SQM Readings Map Web Page


SQM Reader Pro 2 operates on Windows 8, 7, Vista and XP. It supports reading SQM models LE (Ethernet), LU and LU-DL (USB) and LR (RS-232). Context sensitive online help is included, as well as a printable User's Guide in PDF format.

SQM Reader Pro 2 is available directly from Knightware at http://knightware.biz/sqm

04 January 2013

The Inimitable Burnham's

A user of Deep-Sky Planner contributed 83 plan files that contained the deep-sky objects from Burnham's Celestial Handbook. I checked the plan files against my rather dog-earred 3 volume set for accuracy. Paging through these softbound copies brought back some great memories.
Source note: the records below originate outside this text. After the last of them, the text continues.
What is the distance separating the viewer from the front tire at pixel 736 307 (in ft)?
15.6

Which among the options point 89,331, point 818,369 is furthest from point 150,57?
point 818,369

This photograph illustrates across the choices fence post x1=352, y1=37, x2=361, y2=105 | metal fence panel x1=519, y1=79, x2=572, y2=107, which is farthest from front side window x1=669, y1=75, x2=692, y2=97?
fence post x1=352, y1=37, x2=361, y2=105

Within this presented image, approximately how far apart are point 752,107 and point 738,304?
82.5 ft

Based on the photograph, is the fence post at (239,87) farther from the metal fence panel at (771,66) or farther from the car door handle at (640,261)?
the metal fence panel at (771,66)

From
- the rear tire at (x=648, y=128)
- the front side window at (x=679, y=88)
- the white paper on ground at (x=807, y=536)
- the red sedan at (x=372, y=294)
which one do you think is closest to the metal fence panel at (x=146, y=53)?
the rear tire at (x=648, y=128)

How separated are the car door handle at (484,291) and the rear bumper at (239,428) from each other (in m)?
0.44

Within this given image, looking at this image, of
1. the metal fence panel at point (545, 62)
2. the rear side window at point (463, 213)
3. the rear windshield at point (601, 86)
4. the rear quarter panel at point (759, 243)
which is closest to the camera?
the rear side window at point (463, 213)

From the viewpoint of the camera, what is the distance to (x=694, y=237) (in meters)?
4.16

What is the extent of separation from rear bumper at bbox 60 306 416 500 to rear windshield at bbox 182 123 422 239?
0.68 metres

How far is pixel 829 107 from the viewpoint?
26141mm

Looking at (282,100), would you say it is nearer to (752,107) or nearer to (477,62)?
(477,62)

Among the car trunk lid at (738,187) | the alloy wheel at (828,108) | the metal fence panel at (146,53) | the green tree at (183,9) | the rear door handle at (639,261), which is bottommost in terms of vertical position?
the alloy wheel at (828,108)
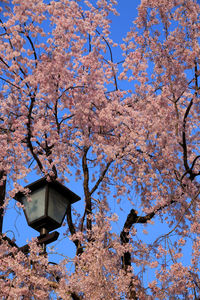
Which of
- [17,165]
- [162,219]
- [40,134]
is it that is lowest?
[162,219]

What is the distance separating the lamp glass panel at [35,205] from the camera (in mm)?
6219

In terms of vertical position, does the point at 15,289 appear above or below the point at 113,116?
below

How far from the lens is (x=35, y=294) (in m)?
6.45

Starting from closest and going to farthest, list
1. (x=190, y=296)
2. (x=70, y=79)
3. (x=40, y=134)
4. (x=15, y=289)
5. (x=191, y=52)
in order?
(x=15, y=289) → (x=190, y=296) → (x=191, y=52) → (x=40, y=134) → (x=70, y=79)

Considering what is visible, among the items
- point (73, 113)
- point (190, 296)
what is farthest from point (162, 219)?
point (73, 113)

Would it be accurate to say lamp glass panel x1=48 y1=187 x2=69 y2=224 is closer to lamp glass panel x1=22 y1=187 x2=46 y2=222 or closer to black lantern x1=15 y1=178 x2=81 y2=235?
black lantern x1=15 y1=178 x2=81 y2=235

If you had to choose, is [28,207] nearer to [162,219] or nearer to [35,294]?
[35,294]

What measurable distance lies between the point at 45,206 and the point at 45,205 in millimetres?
15

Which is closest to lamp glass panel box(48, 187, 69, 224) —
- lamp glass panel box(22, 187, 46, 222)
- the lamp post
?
the lamp post

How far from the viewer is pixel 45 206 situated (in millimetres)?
6184

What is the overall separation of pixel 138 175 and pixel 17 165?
265cm

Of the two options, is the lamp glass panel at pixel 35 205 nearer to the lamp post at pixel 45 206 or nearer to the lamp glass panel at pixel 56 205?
the lamp post at pixel 45 206

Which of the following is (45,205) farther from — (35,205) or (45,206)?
(35,205)

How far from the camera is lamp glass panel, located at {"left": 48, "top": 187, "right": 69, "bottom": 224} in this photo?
20.4ft
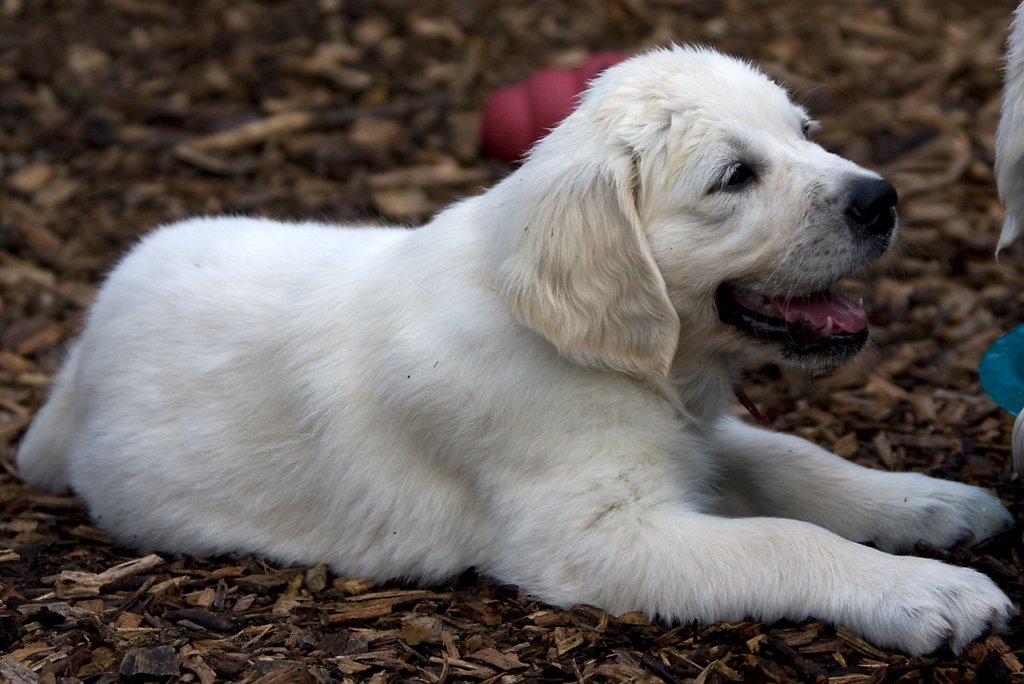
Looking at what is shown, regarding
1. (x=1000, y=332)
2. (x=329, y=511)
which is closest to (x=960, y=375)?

I purchased a softcover set in the mid-eighties when I first became an active observer. Ultimately there were 3 sets in my household - 2 for indoor use and one for outdoor use. The latter set accompanied me on most observing sessions for years. Burnham's was a great reference resource back in the days before the Internet revolutionized astronomical research for observers and astrophotographers. Those volumes never needed cellular or wi-fi signal in the field either.

My recent use of these books reminded me of 2 things:
  • What a great work this was! No wonder everyone owned a set 25 years ago.
  • Although the data in the set is dated, it is still a handy resource. I wouldn't hesitate to recommend the set to someone new to astronomy.
If Burnham's is such a nice resource, why hasn't a new edition been published? To me, a new edition should have updated object data and the printing style would be updated (using hand drawn Greek letters for double stars was always a bit quaint). I would leave Burnham's comments as they are because that is what separates this resource from others available today. I would release the books in print and as e-books.

So why hasn't a second edition happened? I suppose that the reasons are legal and economic. I suspect that the manuscript is not digitized. That means the content would have to be digitized first. I would think that this could be automated, but an investment of some man-hours would be necessary ($$$). After an accurate digitization, object data would need to be updated. That would be more man-hours ($), but probably a small fraction of the first effort. Finally, the owner of the copyrights would have to authorize a new edition or a third party would have to acquire the copyrights. According to US Copyright Office records, the copyrights were transferred from Burnham's estate to a trustee in 1996 and they endure for 70 years. Executing this step would entail legal fees ($$) and perhaps a purchase of copyrights.

I wouldn't be surprised if all of the above investment scares away would-be publishers. If my analysis is valid, a new edition of Burnham's seems very unlikely. What a shame - I would purchase an updated set without hesitation in both printed and electronic formats.